Ce système peut s’appliquer facilement aux règles de travail : devoirs non faits, leçons non apprises. Il se révèle plus complexe face aux règles de comportement, car il ne tient pas toujours compte du contexte ou de l’intention. Une sanction automatique gomme souvent la dimension éducative. Or, c’est en dialoguant avec l’élève, en l’aidant à prendre conscience de la portée de ses actes, que la sanction prend une dimension formative. Écouter l’élève, lui expliquer, lui permettre de réparer : autant de gestes qui donnent du sens à l’acte éducatif.
Impossible de fournir un catalogue universel de sanctions efficaces. Mais certains traits se dégagent : une sanction éducative n’humilie pas.
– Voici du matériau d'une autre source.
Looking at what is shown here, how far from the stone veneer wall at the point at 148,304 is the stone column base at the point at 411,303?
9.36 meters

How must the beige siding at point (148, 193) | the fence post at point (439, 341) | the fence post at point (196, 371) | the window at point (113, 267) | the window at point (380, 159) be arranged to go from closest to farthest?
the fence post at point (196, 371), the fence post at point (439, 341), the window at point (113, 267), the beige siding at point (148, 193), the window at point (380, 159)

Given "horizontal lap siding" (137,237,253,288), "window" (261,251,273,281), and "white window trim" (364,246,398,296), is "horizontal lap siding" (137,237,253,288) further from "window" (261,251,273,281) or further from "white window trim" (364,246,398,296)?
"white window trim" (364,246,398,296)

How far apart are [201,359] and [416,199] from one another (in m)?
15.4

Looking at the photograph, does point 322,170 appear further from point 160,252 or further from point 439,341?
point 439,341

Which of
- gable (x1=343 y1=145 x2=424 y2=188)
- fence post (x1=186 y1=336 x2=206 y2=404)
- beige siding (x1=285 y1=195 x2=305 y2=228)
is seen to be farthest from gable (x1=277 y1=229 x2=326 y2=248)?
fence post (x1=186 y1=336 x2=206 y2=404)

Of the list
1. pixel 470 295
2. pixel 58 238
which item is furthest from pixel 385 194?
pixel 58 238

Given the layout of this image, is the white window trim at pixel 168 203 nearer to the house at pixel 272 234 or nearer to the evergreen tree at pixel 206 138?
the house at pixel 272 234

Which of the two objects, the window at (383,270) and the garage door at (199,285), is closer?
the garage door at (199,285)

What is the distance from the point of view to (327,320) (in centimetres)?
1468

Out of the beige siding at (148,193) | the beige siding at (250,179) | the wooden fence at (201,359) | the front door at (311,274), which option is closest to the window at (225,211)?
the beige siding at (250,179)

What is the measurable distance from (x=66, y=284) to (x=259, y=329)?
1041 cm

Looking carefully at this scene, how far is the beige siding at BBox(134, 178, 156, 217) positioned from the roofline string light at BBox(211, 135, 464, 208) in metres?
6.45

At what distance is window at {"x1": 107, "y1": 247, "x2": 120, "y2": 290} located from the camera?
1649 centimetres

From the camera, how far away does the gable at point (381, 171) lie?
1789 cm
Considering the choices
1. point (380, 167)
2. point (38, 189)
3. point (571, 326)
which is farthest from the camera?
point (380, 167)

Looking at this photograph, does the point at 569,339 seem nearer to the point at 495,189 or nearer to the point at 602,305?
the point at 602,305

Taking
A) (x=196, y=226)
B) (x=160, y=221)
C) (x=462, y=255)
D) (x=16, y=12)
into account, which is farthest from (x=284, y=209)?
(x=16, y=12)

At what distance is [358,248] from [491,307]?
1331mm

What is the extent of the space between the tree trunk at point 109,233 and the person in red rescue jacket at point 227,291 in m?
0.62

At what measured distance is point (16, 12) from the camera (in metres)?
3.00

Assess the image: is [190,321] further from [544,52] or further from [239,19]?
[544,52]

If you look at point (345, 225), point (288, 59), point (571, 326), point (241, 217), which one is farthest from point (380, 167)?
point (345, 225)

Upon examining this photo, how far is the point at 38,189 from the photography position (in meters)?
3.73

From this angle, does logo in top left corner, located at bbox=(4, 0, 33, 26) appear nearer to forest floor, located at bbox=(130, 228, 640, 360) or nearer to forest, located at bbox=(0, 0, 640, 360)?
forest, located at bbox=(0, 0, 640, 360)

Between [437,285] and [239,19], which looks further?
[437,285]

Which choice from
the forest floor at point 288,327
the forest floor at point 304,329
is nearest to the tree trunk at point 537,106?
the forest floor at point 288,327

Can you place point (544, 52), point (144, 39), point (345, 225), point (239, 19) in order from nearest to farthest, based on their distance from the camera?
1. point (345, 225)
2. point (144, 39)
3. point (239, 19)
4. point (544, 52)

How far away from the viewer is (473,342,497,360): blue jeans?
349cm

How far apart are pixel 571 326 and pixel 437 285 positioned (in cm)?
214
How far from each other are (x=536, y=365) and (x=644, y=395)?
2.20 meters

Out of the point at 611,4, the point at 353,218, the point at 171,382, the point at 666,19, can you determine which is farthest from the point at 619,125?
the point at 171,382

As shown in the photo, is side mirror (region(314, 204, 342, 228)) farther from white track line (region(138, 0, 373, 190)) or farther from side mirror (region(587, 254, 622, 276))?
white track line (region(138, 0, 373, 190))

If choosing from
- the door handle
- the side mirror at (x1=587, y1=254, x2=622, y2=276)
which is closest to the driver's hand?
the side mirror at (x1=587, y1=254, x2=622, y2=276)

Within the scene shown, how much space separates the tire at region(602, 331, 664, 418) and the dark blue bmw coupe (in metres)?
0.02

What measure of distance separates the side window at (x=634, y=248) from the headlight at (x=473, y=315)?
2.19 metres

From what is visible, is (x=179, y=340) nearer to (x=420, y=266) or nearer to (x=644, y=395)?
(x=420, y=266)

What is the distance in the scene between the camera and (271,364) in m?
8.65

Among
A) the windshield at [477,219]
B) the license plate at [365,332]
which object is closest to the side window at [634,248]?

Elle propose une réparation, une remise en mouvement, pas une exclusion.
Prévenir l’indiscipline : la meilleure voie pour l’école
Le meilleur scénario, c’est celui où le climat de la classe limite d’emblée les transgressions. On le dit d’un enseignant qui parvient à créer cet équilibre : il a autorité. Ce n’est ni une question de charisme inné, ni une affaire de posture figée. Les compétences relationnelles se cultivent, s’affinent, comme n’importe quelle habileté professionnelle. Et la gestion de la discipline dépend, d’abord, de la qualité de l’organisation et de la cohérence du collectif éducatif.
De nombreux travaux pointent une réalité : la montée des conflits dans les écoles va de pair avec l’effritement des normes partagées et l’absence de cadre solide. Les établissements qui tiennent bon, qui réussissent à bâtir des règles communes acceptées et portées par toute l’équipe enseignante, créent un environnement stable, favorable à la fois à la discipline et aux apprentissages.
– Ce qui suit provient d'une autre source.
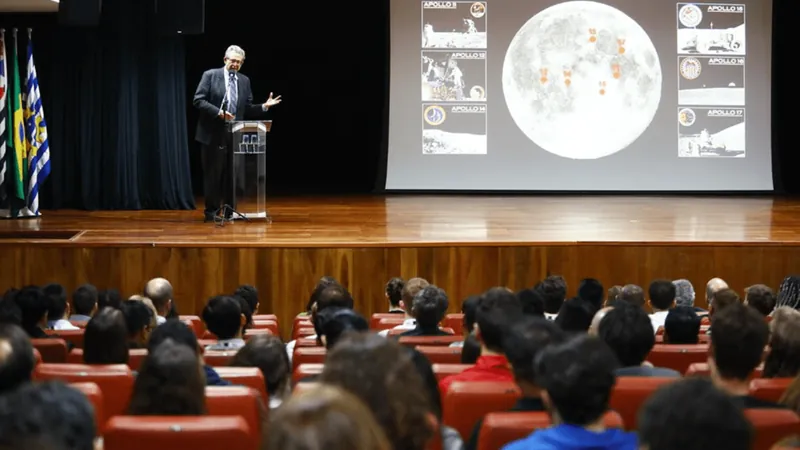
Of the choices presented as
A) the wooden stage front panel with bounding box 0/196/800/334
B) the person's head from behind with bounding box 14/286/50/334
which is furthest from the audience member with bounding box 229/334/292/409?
the wooden stage front panel with bounding box 0/196/800/334

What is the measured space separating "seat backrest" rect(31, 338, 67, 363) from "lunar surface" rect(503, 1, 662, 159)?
877 centimetres

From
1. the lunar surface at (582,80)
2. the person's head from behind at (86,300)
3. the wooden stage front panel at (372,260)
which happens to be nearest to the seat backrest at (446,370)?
the person's head from behind at (86,300)

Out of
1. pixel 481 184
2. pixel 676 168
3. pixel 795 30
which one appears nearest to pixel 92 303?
pixel 481 184

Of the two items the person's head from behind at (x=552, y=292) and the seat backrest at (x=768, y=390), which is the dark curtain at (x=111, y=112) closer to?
the person's head from behind at (x=552, y=292)

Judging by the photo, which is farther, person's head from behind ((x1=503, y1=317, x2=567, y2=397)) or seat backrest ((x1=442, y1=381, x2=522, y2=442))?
seat backrest ((x1=442, y1=381, x2=522, y2=442))

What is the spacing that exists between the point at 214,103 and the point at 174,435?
632cm

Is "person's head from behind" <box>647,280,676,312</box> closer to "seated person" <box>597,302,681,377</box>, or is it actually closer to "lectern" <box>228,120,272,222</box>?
"seated person" <box>597,302,681,377</box>

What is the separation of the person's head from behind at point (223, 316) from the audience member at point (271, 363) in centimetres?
71

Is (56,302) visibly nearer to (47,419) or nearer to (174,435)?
(174,435)

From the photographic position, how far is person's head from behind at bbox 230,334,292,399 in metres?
3.26

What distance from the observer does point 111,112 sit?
10758 mm

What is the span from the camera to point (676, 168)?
12.3 m

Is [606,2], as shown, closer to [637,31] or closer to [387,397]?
[637,31]

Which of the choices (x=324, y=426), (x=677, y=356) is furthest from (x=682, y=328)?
(x=324, y=426)
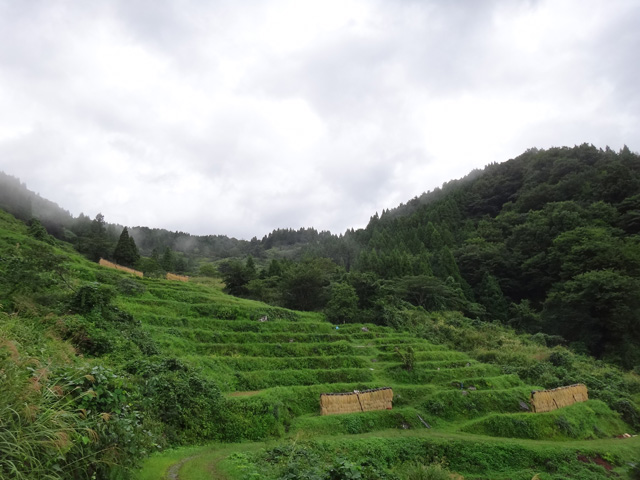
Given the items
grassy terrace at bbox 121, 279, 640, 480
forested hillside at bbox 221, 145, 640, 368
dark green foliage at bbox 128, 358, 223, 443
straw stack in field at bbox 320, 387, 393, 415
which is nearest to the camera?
dark green foliage at bbox 128, 358, 223, 443

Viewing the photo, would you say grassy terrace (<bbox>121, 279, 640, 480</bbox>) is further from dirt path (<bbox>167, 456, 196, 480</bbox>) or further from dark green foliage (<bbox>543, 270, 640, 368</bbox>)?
dark green foliage (<bbox>543, 270, 640, 368</bbox>)

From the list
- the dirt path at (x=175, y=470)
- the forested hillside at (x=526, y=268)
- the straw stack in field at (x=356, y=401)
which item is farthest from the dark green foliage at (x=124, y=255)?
Result: the dirt path at (x=175, y=470)

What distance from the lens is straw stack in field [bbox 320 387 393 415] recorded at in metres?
15.2

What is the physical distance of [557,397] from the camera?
18625 mm

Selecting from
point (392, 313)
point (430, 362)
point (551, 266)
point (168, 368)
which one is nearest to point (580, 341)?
point (551, 266)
Les observations de classe confirment l’intuition de Freinet : c’est l’organisation du travail qui fait la différence. Everdson et Bucket, deux chercheurs, distinguent les enseignants qui structurent leur classe, posent des attentes claires, réagissent avec constance, de ceux qui laissent place à l’ambiguïté. Chez les premiers, chaque élève sait à quoi s’en tenir, les règles sont énoncées, les écarts traités rapidement. Chez les seconds, la confusion règne, les instructions sont floues, les conséquences incertaines, et les élèves se perdent dans une suite de réactions imprévisibles.
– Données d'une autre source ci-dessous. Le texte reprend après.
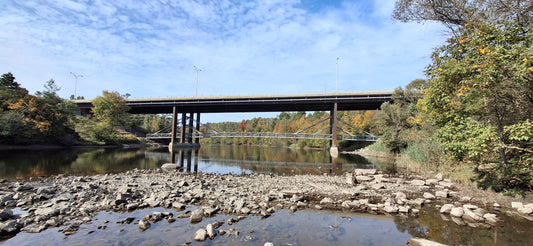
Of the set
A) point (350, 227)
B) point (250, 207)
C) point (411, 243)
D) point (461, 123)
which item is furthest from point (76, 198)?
point (461, 123)

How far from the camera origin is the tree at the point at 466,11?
9.42 meters

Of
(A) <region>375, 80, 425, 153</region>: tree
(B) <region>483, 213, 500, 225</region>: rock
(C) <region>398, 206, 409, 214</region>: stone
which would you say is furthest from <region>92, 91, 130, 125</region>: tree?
(B) <region>483, 213, 500, 225</region>: rock

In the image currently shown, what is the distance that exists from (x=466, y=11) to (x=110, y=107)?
210 feet

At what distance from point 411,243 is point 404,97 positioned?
32516 mm

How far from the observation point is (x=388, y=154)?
120 ft

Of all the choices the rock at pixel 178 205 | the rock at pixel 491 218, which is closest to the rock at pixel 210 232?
the rock at pixel 178 205

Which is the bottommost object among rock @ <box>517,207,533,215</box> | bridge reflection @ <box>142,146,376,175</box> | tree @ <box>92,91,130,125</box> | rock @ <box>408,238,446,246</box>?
bridge reflection @ <box>142,146,376,175</box>

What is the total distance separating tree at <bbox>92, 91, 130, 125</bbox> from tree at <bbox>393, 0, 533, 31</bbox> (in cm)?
6050

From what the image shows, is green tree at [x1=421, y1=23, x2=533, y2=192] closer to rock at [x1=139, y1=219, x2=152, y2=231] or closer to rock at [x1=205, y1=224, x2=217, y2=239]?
rock at [x1=205, y1=224, x2=217, y2=239]

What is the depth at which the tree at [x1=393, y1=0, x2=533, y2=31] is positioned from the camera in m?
9.42

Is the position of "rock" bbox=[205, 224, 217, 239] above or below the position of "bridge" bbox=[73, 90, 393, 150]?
→ below

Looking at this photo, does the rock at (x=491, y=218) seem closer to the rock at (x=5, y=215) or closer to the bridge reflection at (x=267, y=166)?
the bridge reflection at (x=267, y=166)

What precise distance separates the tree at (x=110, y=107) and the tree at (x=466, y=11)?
2382 inches

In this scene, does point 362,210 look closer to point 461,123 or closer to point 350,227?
point 350,227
Au fond, la discipline scolaire n’est ni une affaire de poigne, ni celle du hasard. C’est un équilibre fragile, bâti pas à pas, entre confiance, cadre clair et marge de liberté. Un terrain où l’élève apprend à devenir acteur, où l’adulte accompagne sans masquer l’exigence. Un espace collectif où chacun, petit à petit, découvre ce que signifie vivre ensemble, avec les autres, et pour soi-même.